*TEXT EXCERPT*.

☆ ☆ ☆ ☆ ☆ ☆ ☆

After waking up at 6am (furiously reading my outline, trying desperately to commit it to memory) and drinking 8 cups of coffee, I took my exam. At the end I found out I had computer problems, which zapped my entire afternoon -- and my attempt to begin cramming for my next exam. On my way home from dealing with the computer people at school, an older man raced up to me. I was walking at a very brisk pace, eager to get home to just relax a teeny bit after being put through the stress that is the law school examination process.

He was panting because he almost had to run to catch up to me. When he touched me on the arm I turned, confused because I didn't recognize him. He was holding something in his hand, so I thought I had dropped something behind me, and he was trying to catch up to give it back to me. No such luck.

As I turned, he said, "oh, you aren't an Econ major, are you?" Good call, considering I was wearing a T-shirt that said "XYZ LAW" on the front (in my defense, I didn't pay any attention to what I was wearing this morning when I woke up bleary-eyed, in a sleeping pill hangover coupled with severe caffeine jitters). I said, "no...I'm not." The man proceeded to guess my nationality, first guessing (incorrectly) that I must be Italian. It didn't even dawn on me that this man, with the few gray hairs left on his head, and the deeply wrinkled skin, was hitting on me, until he finally asked, "hey -- do you want to go get a cold drink on me?" I had already guessed this man must be at least 75. Not only was he old enough to be my father, he was old enough to be my grandfather. In my naivete, I thought he was just a lonely man striking up a conversation with a girl on the street. Then again, what kind of lonely man strikes up a conversation with a girl on the street? Yeah. I really am naive sometimes. I managed to choke back the creeps and mask my shock enough to tell him that I really need to go and study, but thanks for the offer. He actually pressed me -- to my surprise, and I felt that his behavior felt oddly like he was trying to trap me in a corner, despite the shining sun and wide expanse of blue sky around me. As I saw the light turn green and the little walk man appear on the crosswalk signal, I mumbled something about going to study and walked quickly away, as he shouted after me, "but you look so good....you look so gooooood.........."

☆ ☆ ☆ ☆ ☆ ☆ ☆

*DATA EXTRACT*.

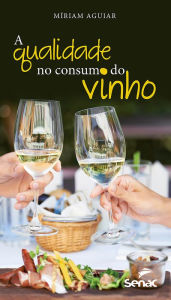 Title: A qualidade no consumo do vinho, Author: Miriam Aguiar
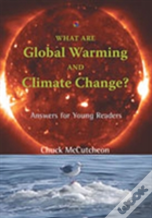 What Are Global Warming And Climate Change?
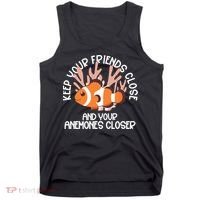 Keep Your Friends Close And Your Anemones Closer Tank Top thumb 0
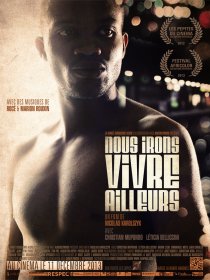 «Nous irons vivre ailleurs»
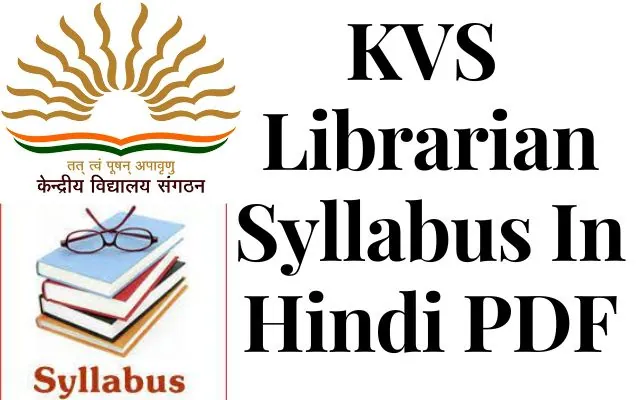 KVS Librarian Syllabus 2023 In Hindi PDF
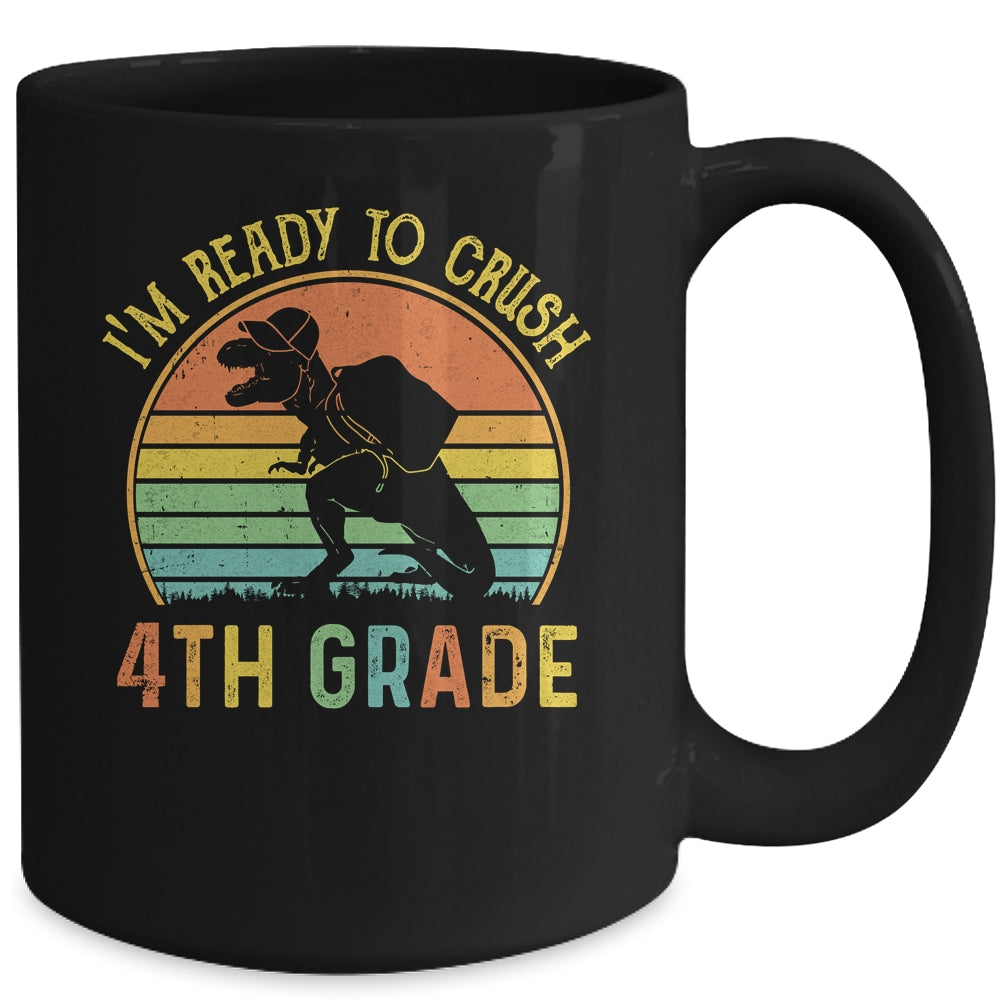 I'm Ready To Crush 4th T Rex Dinosaur Back to School Boys Mug | siriusteestore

☆ ☆ ☆ ☆ ☆ ☆ ☆

*EXERCISE REQUIREMENTS*.
• A. Answer these questions from the exam-day account:
(i) How many cups of coffee did the narrator drink before the exam?
(ii) What nationality did the man guess first?
(iii) What did the front of the narrator's T-shirt say?
• B. Translate this sentence from the exam-day account into Spanish: "He was panting because he almost had to run to catch up to me."
• C. Summarize the exam-day account in two sentences.
The items were taken from a different source than the exam-day account.

*PER-TASK OUTPUTS*.
• A.
(i) 8
(ii) Italian
(iii) "XYZ LAW"

• B. Jadeaba porque casi tuvo que correr para alcanzarme.

• C. After an exam and computer problems that took up the afternoon, the narrator was walking home briskly when an older man caught up and touched the narrator's arm. He guessed at the narrator's major and nationality and offered to buy a cold drink, but the narrator declined, citing the need to study, and walked away when the crosswalk signal changed while he called out that the narrator looked so good.